Pro flatland results: 1.Dennis McCoy 2.Eddie Fiola 3.Martin Aparijo 4.Woody Itson 5.Dennis Langlais 6.Chris Lashua

19 and over expert flatland: 1.Ron Camero 2.Mark Roldan 3.Ron McCoy 4.Pete Kearney 5.Dino DeLuca

18 expert flatland: 1.Perry Mervar 2.Jesse Puente 3.Darren Pelio 4.Brett Hernandez 5.Gary Pollack

17 expert flatland: 1.Jeff Cotter 2.Gerry Smith 3.Matt Ward 4.Steve Goates 5.Matt Wilson

16 expert flatland: 1.Ryuji Hora 2.Danny Meng 3.Ruben Castillo 4.Ron Bergenholtz 5.Park Carter

15 expert flatland: 1.Danny Lupold 2.Danny Sirkin 3.Steve Gambia 4.Andy Mulcahy 5.Frankie Arnwine

14 expert flatland: 1.Bill Gawrych 2.Josh Williams 3.Armando Adams 4.Randy Latshow 5.Steve Hardy

13 and under expert flatland: 1.Carly Garcia 2.Eric Evans 3.Reza Ghod stindt 4.Kenny Cornett

VERT
BMX Plus! 02/1989: Ramp Sunday was short but sweet. Nothing beats a day of kicking back and watching your favorite riders blasting air... nothing at all. Matt Hoffman blended bar-hop airs into his usual array of sickness. Joel Alamo would die to beat Hoffman, and almost did after a bar-hop attempt resulted in a sour-grapes body skid across the arena. He got up, though, and managed to pull that bar-hop air successfully along with a radical nothing. Leo Chin pulled a skyin' 540 that he's probably still smiling about. Gary Pollak hung and tweaked his rear wheel on his third air, but still blasted some wild no-handers. Dave Voelker spun three high 540s altogether, pulling only one, but neither the crowd nor Dave seemed to mind. Josh White did an insane fakie footplant over the channel. Yes, over it. Todd Anderson put together a flawless run of high and radical variations, capped off with an all-out one-footed 540 . . . a high one at that. And Joe Johnson wowed the crowd with a tailwhip air over the channel. If Joe hadn't made the mistake of twice trying to do a double-tailwhip air—and twice crashing—he probably would have won the contest.
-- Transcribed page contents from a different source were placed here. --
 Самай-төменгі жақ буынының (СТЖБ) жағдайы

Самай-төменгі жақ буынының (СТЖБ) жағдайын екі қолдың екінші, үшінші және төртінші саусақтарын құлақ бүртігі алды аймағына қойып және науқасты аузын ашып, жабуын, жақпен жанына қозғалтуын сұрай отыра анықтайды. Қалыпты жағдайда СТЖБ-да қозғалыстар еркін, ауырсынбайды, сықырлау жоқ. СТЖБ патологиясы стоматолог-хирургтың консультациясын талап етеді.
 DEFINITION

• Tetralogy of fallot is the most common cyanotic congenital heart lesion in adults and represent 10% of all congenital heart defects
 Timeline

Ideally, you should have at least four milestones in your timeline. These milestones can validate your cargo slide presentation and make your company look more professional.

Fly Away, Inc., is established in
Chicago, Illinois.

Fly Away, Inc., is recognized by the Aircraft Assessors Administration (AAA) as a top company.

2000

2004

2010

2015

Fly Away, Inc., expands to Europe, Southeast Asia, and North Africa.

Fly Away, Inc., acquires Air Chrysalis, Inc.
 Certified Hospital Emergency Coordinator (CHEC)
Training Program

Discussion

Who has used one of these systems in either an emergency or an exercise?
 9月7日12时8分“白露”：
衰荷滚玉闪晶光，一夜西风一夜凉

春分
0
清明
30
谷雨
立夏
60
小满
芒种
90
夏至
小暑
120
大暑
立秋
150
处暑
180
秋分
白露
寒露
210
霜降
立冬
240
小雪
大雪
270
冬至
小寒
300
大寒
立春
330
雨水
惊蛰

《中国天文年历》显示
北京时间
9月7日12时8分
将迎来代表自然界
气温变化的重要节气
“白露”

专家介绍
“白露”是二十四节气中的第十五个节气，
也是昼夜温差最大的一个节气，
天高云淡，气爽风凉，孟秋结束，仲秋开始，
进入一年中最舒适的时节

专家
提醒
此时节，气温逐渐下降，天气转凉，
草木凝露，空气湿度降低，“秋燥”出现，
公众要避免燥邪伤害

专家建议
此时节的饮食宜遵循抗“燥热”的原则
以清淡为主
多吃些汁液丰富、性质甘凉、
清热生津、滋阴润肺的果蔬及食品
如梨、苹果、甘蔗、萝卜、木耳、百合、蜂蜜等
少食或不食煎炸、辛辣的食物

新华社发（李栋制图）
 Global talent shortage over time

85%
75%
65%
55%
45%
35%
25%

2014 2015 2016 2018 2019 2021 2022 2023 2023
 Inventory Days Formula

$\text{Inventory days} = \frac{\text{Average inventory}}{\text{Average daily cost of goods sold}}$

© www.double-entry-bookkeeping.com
Pro ramps results: 1.Todd Anderson 2.Josh White 3.Dennis McCoy 4.Joe Johnson 5.Dennis Langlais

19 and over expert ramps: 1.Dino DeLuca 2.Dave Voelker 3.Kevin Schaub 4.Danny Schow 5.Doug Randazzo

18 expert ramps: 1.Gary Pollack 2.Ken Powers 3.Chris Potts 4.Dan Hubbard 5.Bob Leftwich

17 expert ramps: 1.Mike Kinaich 2.Paul Morris 3.Kurt Kunz 4.Leo Chen 5.Tommy Phillips

16 expert ramps: 1.Matt Hoffman 2.Joel Alamo

15 expert ramps: 1.Ryan Dunman 2.Beau Cobb 3.Greg Soler

14 expert ramps: 1.Eric Evans 2.Bill Gawrych

13 and under expert ramps: (Eric Evans was moved up to 14x)

BMX Plus! 02/1989: Yup, the contest was full of the creativeness you'd expect. It was a cool time, no doubt. So cool, in fact, that Karl Rothe didn't even think about his car that he crashed the life out of Friday night before the weekend festivities began. It just goes to show you that every-one needs an outlet. And for the rare breed of humans we are, that outlet is freestyle (not crashing cars, silly brains). And don't forget it.